## start MATERIAL FOR THIS TASK

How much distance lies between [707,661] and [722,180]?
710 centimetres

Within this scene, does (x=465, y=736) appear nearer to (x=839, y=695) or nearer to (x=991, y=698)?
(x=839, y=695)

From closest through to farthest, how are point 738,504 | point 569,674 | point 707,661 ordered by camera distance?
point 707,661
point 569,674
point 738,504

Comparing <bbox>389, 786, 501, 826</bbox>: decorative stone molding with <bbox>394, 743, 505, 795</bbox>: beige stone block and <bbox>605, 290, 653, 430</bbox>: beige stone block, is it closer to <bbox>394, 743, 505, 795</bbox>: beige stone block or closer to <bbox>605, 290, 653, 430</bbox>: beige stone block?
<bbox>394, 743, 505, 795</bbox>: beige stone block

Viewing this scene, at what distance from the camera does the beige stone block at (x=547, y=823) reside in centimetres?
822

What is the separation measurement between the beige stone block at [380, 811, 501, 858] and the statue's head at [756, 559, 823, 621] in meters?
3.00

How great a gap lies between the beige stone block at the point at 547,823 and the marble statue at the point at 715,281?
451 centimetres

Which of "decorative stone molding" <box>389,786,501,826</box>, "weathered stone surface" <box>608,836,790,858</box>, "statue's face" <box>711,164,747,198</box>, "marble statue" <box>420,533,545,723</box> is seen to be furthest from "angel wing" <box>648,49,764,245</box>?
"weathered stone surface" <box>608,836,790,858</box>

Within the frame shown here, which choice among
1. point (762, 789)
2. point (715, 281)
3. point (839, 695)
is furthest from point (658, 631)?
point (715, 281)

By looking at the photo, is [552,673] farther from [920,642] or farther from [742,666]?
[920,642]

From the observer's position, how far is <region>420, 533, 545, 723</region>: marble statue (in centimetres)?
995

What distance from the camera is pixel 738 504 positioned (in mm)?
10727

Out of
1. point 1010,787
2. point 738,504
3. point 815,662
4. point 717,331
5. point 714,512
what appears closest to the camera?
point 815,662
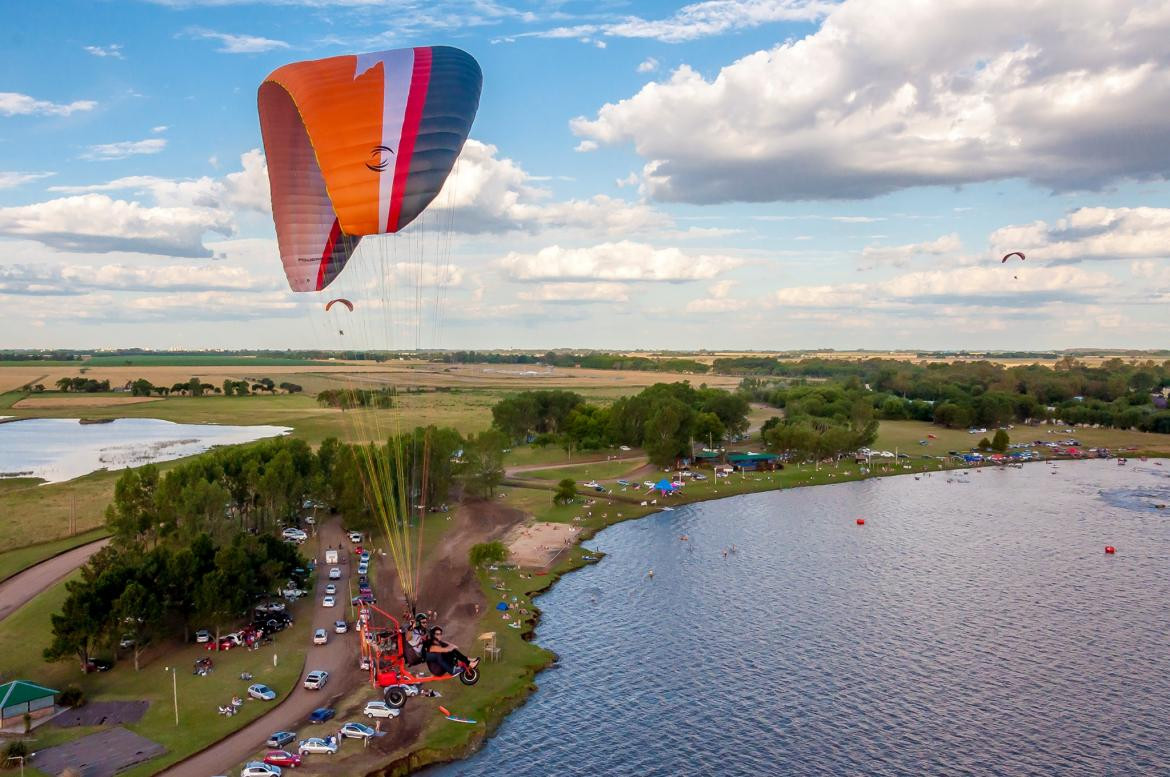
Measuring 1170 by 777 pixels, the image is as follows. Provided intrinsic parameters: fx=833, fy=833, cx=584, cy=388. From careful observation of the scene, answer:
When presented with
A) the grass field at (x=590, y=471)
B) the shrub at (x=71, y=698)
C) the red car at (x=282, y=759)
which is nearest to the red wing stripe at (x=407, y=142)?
Result: the red car at (x=282, y=759)

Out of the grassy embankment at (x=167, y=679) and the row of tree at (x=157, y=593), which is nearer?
the grassy embankment at (x=167, y=679)

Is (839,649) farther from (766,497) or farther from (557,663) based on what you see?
(766,497)

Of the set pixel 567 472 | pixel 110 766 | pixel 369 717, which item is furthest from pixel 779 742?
pixel 567 472

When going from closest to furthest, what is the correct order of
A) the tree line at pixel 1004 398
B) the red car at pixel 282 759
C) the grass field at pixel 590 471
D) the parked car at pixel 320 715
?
the red car at pixel 282 759
the parked car at pixel 320 715
the grass field at pixel 590 471
the tree line at pixel 1004 398

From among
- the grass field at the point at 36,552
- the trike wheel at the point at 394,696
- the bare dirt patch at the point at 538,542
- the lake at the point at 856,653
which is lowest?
the lake at the point at 856,653

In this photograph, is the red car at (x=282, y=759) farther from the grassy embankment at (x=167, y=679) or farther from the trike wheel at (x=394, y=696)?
the trike wheel at (x=394, y=696)

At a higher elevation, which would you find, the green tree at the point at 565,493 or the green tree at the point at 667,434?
the green tree at the point at 667,434
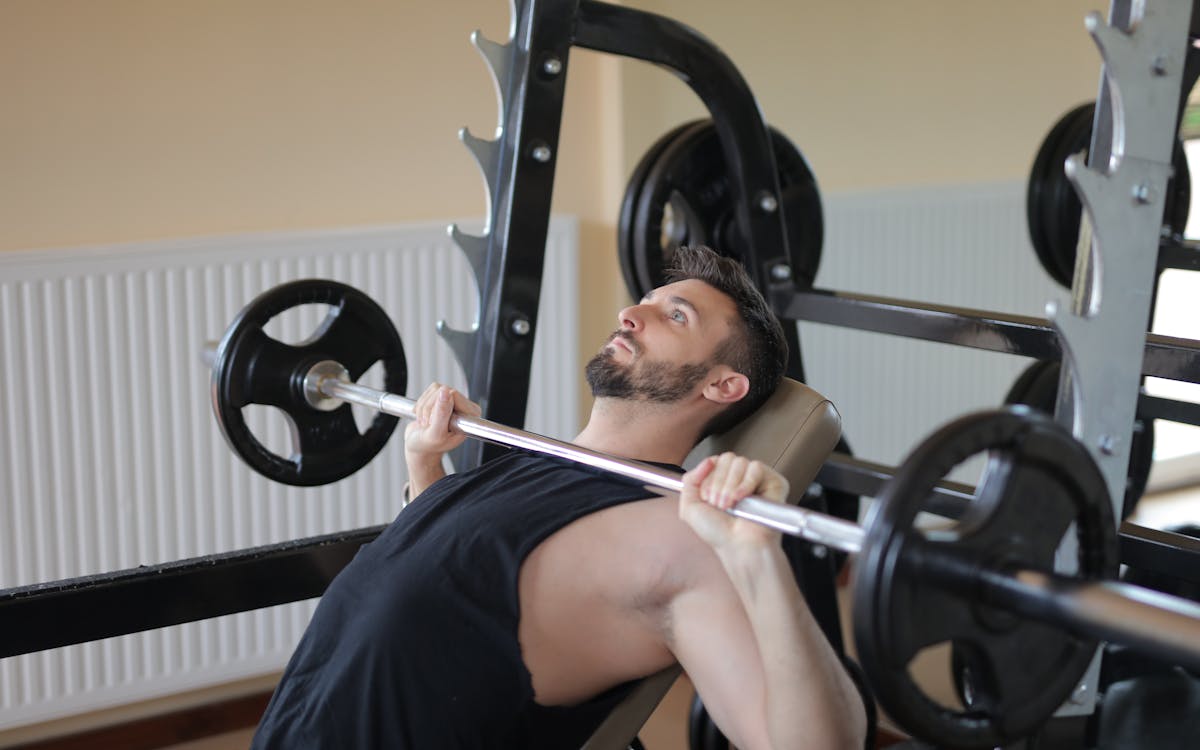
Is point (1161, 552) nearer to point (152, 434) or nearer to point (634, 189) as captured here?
point (634, 189)

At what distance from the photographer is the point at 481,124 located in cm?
274

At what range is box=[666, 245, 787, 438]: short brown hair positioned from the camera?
5.05 feet

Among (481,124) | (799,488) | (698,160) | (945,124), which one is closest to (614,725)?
(799,488)

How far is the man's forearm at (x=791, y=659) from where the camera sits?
108 cm

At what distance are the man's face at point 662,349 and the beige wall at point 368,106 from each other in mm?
1231

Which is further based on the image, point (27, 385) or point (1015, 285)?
point (1015, 285)

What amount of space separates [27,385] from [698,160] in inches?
47.1

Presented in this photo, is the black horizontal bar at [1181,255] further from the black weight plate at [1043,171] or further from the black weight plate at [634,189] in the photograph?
the black weight plate at [634,189]

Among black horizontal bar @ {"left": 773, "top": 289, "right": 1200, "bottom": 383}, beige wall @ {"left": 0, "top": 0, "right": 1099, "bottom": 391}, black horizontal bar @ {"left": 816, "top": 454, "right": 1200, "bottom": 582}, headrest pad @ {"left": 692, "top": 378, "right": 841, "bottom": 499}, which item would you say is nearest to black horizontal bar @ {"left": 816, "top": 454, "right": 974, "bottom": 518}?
black horizontal bar @ {"left": 816, "top": 454, "right": 1200, "bottom": 582}

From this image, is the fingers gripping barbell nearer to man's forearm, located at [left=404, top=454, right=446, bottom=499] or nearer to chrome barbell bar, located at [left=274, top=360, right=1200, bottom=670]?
chrome barbell bar, located at [left=274, top=360, right=1200, bottom=670]

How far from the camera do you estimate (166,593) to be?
1616 mm

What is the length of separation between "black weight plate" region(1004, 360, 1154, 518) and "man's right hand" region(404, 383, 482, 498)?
115cm

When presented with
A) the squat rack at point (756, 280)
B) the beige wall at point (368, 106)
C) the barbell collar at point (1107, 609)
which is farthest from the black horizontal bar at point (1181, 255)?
the beige wall at point (368, 106)

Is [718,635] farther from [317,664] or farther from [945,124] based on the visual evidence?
[945,124]
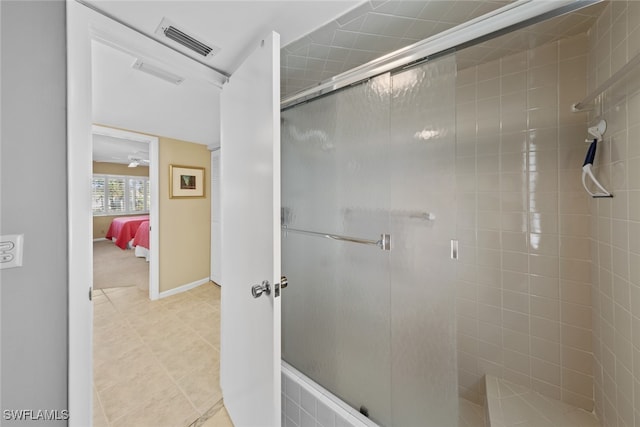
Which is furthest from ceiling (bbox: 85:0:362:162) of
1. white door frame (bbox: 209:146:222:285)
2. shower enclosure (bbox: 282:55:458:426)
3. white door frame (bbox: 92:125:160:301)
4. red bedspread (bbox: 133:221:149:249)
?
red bedspread (bbox: 133:221:149:249)

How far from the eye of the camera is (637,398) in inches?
35.5

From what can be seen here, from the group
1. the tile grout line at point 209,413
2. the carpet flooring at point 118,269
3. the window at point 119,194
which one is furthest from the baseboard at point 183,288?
the window at point 119,194

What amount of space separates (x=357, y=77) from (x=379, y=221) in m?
0.75

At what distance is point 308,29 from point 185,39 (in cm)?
60

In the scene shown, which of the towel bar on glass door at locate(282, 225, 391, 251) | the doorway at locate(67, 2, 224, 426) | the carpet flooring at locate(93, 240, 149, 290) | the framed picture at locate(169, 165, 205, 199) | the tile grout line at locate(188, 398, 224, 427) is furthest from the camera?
the carpet flooring at locate(93, 240, 149, 290)

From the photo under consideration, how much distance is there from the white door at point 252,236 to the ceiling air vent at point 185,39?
0.54 ft

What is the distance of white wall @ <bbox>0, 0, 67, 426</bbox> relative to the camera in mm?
800

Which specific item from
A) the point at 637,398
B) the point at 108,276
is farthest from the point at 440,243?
the point at 108,276

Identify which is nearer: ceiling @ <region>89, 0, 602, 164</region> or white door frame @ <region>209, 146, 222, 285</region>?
ceiling @ <region>89, 0, 602, 164</region>

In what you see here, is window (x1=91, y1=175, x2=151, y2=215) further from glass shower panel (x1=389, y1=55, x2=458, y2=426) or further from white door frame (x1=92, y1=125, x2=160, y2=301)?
glass shower panel (x1=389, y1=55, x2=458, y2=426)

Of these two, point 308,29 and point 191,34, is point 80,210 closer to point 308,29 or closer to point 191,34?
point 191,34

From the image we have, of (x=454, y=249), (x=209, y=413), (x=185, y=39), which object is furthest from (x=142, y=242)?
(x=454, y=249)

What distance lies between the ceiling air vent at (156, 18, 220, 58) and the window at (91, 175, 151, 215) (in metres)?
6.57

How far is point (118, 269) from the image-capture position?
4023 mm
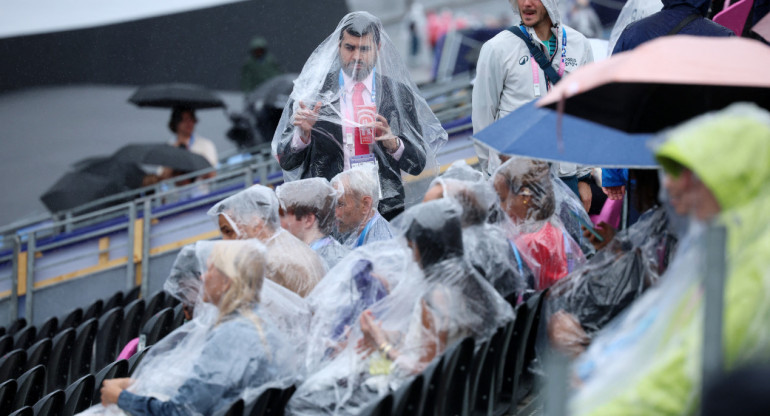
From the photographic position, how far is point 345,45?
15.1ft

## end MATERIAL FOR THIS TASK

▶ [WHAT IS ASKED] Write out each entry exactly as given, omitting any picture.

▶ [TASK OUTPUT]
How much distance lies between [707,661] and [722,180]?
710 centimetres

Within this scene, does (x=465, y=736) appear nearer to (x=839, y=695) or nearer to (x=991, y=698)?
(x=839, y=695)

From closest through to farthest, how are point 738,504 | point 569,674 | point 707,661 ordered by camera distance?
point 707,661
point 569,674
point 738,504

Comparing <bbox>389, 786, 501, 826</bbox>: decorative stone molding with <bbox>394, 743, 505, 795</bbox>: beige stone block and <bbox>605, 290, 653, 430</bbox>: beige stone block, is it closer to <bbox>394, 743, 505, 795</bbox>: beige stone block or closer to <bbox>605, 290, 653, 430</bbox>: beige stone block?
<bbox>394, 743, 505, 795</bbox>: beige stone block

Viewing this scene, at what distance from the camera does the beige stone block at (x=547, y=823) reside in centimetres?
822

What is the separation measurement between the beige stone block at [380, 811, 501, 858] and the statue's head at [756, 559, 823, 621] in meters?
3.00

How great a gap lies between the beige stone block at the point at 547,823 and the marble statue at the point at 715,281?
451 centimetres

Which of "decorative stone molding" <box>389,786,501,826</box>, "weathered stone surface" <box>608,836,790,858</box>, "statue's face" <box>711,164,747,198</box>, "marble statue" <box>420,533,545,723</box> is seen to be furthest from "angel wing" <box>648,49,764,245</box>?
"weathered stone surface" <box>608,836,790,858</box>

Within the frame shown here, which choice among
1. point (762, 789)
2. point (715, 281)
3. point (839, 695)
is furthest from point (658, 631)?
point (715, 281)

By looking at the photo, is [552,673] farther from [920,642] or farther from [742,666]?
[920,642]

From the observer's position, how far is <region>420, 533, 545, 723</region>: marble statue (in centimetres)?
995

What distance from the camera is pixel 738 504 positioned (in mm)?
10727

Out of
1. point 1010,787
2. point 738,504
3. point 815,662
4. point 717,331
5. point 714,512
what appears closest to the camera?
point 815,662
Measuring 1170 by 777 pixels, the image is as follows. Provided intrinsic parameters: fx=833, fy=833, cx=584, cy=388. From careful observation of the scene, answer:
When presented with
A) the grass field at (x=590, y=471)
B) the shrub at (x=71, y=698)
C) the red car at (x=282, y=759)
which is nearest to the red wing stripe at (x=407, y=142)?
Result: the red car at (x=282, y=759)

Out of the grassy embankment at (x=167, y=679) and the row of tree at (x=157, y=593), which is nearer?
the grassy embankment at (x=167, y=679)

Is (839,649) farther from (766,497) or farther from (557,663) based on what you see?
(766,497)

Of the set pixel 567 472 | pixel 110 766 | pixel 369 717, which item is furthest from pixel 779 742?
pixel 567 472

When going from closest to furthest, what is the correct order of
A) the tree line at pixel 1004 398
B) the red car at pixel 282 759
C) the grass field at pixel 590 471
D) the parked car at pixel 320 715
?
the red car at pixel 282 759
the parked car at pixel 320 715
the grass field at pixel 590 471
the tree line at pixel 1004 398

From among
- the grass field at the point at 36,552
- the trike wheel at the point at 394,696
- the bare dirt patch at the point at 538,542
- the lake at the point at 856,653
which is lowest?
the lake at the point at 856,653

In this photograph, is the red car at (x=282, y=759) farther from the grassy embankment at (x=167, y=679) or farther from the trike wheel at (x=394, y=696)?
the trike wheel at (x=394, y=696)

At a higher elevation, which would you find, the green tree at the point at 565,493 or the green tree at the point at 667,434?
the green tree at the point at 667,434
Is point (1161, 552) nearer to point (152, 434) or nearer to point (634, 189) as captured here?
point (634, 189)

At what distance from the photographer is the point at 481,124 located in cm?
274

At what range is box=[666, 245, 787, 438]: short brown hair positioned from the camera?
5.05 feet

Among (481,124) | (799,488) | (698,160) | (945,124), which one is closest to (614,725)?
(799,488)

How far is the man's forearm at (x=791, y=659) from where the camera sits?
108 cm

At what distance are the man's face at point 662,349 and the beige wall at point 368,106 from each other in mm?
1231

Which is further based on the image, point (27, 385) or point (1015, 285)?
point (1015, 285)

What amount of space separates [27,385] from [698,160] in inches?
47.1

Presented in this photo, is the black horizontal bar at [1181,255] further from the black weight plate at [1043,171] or further from the black weight plate at [634,189] in the photograph?
the black weight plate at [634,189]

Among black horizontal bar @ {"left": 773, "top": 289, "right": 1200, "bottom": 383}, beige wall @ {"left": 0, "top": 0, "right": 1099, "bottom": 391}, black horizontal bar @ {"left": 816, "top": 454, "right": 1200, "bottom": 582}, headrest pad @ {"left": 692, "top": 378, "right": 841, "bottom": 499}, which item would you say is nearest to black horizontal bar @ {"left": 816, "top": 454, "right": 974, "bottom": 518}?
black horizontal bar @ {"left": 816, "top": 454, "right": 1200, "bottom": 582}

From this image, is the fingers gripping barbell nearer to man's forearm, located at [left=404, top=454, right=446, bottom=499] or nearer to chrome barbell bar, located at [left=274, top=360, right=1200, bottom=670]?
chrome barbell bar, located at [left=274, top=360, right=1200, bottom=670]

How far from the camera do you estimate (166,593) to be?
1616 mm

What is the length of separation between "black weight plate" region(1004, 360, 1154, 518) and "man's right hand" region(404, 383, 482, 498)?
115cm

When presented with
A) the squat rack at point (756, 280)
B) the beige wall at point (368, 106)
C) the barbell collar at point (1107, 609)
which is farthest from the black horizontal bar at point (1181, 255)?
the beige wall at point (368, 106)

Is [718,635] farther from [317,664] or farther from [945,124] based on the visual evidence?
[945,124]
Which is furthest from ceiling (bbox: 85:0:362:162) of
1. white door frame (bbox: 209:146:222:285)
2. shower enclosure (bbox: 282:55:458:426)
3. white door frame (bbox: 92:125:160:301)
4. red bedspread (bbox: 133:221:149:249)
?
red bedspread (bbox: 133:221:149:249)

How far from the eye of the camera is (637,398) in inches?
35.5

From what can be seen here, from the group
1. the tile grout line at point 209,413
2. the carpet flooring at point 118,269
3. the window at point 119,194
which one is furthest from the baseboard at point 183,288?
the window at point 119,194

What amount of space separates (x=357, y=77) from (x=379, y=221) in m?
0.75

At what distance is point 308,29 from point 185,39 (in cm)?
60

In the scene shown, which of the towel bar on glass door at locate(282, 225, 391, 251) | the doorway at locate(67, 2, 224, 426) | the carpet flooring at locate(93, 240, 149, 290) | the framed picture at locate(169, 165, 205, 199) | the tile grout line at locate(188, 398, 224, 427) is furthest from the camera?
the carpet flooring at locate(93, 240, 149, 290)

From the photo under consideration, how much distance is there from the white door at point 252,236 to the ceiling air vent at point 185,39?
0.54 ft

What is the distance of white wall @ <bbox>0, 0, 67, 426</bbox> relative to the camera in mm?
800

Which specific item from
A) the point at 637,398
B) the point at 108,276
is farthest from the point at 440,243?
the point at 108,276

Identify which is nearer: ceiling @ <region>89, 0, 602, 164</region> or white door frame @ <region>209, 146, 222, 285</region>?
ceiling @ <region>89, 0, 602, 164</region>

In what you see here, is window (x1=91, y1=175, x2=151, y2=215) further from glass shower panel (x1=389, y1=55, x2=458, y2=426) or further from white door frame (x1=92, y1=125, x2=160, y2=301)?
glass shower panel (x1=389, y1=55, x2=458, y2=426)

Of these two, point 308,29 and point 191,34, is point 80,210 closer to point 308,29 or closer to point 191,34?
point 191,34

From the image we have, of (x=454, y=249), (x=209, y=413), (x=185, y=39), which object is furthest from (x=142, y=242)?
(x=454, y=249)

What distance lies between the ceiling air vent at (156, 18, 220, 58) and the window at (91, 175, 151, 215) (in metres)?
6.57

How far is point (118, 269) from the image-capture position?
4023 mm
From the photographic position, how far is point 345,45?
15.1ft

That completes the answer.